Before Raphael could answer, her nostrum chirruped and, at the same time, there was the noise of numerous feet at the far end of the room.

“He's moving, chief administrator,” Wood-Lewis called from the front of a group that included Dawkley and Connington. For a change the junior proctor wasn't wearing his gown. Trout lurked at the rear.

“So I see,” Raphael said coolly.

“You really must accompany us to the secure area beneath the Camera,” Dawkley said, his eyes restless. “He may well look here first.”

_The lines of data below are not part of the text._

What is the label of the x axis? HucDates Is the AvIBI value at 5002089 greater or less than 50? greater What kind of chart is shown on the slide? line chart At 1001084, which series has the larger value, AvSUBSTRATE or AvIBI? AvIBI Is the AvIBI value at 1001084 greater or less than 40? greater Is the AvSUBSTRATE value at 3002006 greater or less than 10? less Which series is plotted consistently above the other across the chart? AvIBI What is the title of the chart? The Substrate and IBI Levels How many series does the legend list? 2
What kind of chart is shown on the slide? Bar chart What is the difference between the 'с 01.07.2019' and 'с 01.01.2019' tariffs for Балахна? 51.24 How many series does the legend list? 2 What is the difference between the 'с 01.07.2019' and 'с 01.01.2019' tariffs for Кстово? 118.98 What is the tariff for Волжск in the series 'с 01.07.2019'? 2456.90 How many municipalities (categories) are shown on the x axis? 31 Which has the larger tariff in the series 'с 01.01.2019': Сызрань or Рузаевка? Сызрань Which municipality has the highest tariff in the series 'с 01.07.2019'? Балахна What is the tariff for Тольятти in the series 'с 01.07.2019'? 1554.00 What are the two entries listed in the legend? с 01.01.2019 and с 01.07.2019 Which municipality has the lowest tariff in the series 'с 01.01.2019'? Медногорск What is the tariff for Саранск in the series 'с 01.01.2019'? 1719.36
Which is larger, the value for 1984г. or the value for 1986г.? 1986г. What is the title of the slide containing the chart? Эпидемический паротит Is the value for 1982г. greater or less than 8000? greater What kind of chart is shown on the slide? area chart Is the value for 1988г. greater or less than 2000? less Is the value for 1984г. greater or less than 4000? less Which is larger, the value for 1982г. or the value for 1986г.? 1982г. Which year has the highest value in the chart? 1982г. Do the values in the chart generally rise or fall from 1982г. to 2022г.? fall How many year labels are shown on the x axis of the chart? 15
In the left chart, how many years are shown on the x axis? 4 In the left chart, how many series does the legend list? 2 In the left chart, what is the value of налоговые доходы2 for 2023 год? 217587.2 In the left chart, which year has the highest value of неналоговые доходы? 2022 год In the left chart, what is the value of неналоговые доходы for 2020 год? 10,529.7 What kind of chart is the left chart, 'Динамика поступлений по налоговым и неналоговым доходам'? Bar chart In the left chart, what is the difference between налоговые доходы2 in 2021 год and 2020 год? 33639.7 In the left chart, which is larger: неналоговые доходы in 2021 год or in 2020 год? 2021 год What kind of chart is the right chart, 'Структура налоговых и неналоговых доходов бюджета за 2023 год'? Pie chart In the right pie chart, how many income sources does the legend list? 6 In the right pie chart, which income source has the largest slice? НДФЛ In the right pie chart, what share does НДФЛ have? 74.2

Wood-Lewis stepped forward. “We cannot stop him with conventional arms,” he said in a low voice. “I suggest that Citizen Dalrymple tries to distract him while we surround the area with the supermax lasers Dawkley's people have been working on.” The sardonic way he was looking at the science administrator showed how little faith he had in that weapon. “Let's hope they make the Grendel see sense and surrender.”

“I thought you said
I
was supposed to terminate his career,” I said. “How the fuck do you expect me to do that?” I glanced round. “Where's Davie?” He'd gone off with a pair of bulldogs an hour earlier to check the weaponry options, while Pete Pym had been sent back to Cowley.

“On his way,” Dawkley said. “With a supermax.”

“You've given him one of your precious lasers?” I said. “Why?”

“It's only a small one,” the science administrator said. “Perhaps the Grendel's guard will drop and the commander will manage to train the beam on him.”

I shrugged. “Perhaps.” I gave them a pessimistic glare. “Or perhaps he'll use it on the fuckers who set up the House of Dust.” I looked round their pallid faces. “Which means all of you.”

That gave them pause for thought.

After a few minutes Wood-Lewis and Dawkley began to look even more concerned.

“The surveillance unit outside Worc has gone down,” the senior proctor said, pointing to the large panel that had lowered from the ceiling. “He's getting nearer.”

“Patience,” Raphael said, her expression unperturbed. “You've set up full blast protection on Crim Fac, I presume.”

Wood-Lewis nodded. “His explosive charges can effect only limited damage. Of course, we don't yet know if the faculty's a target.”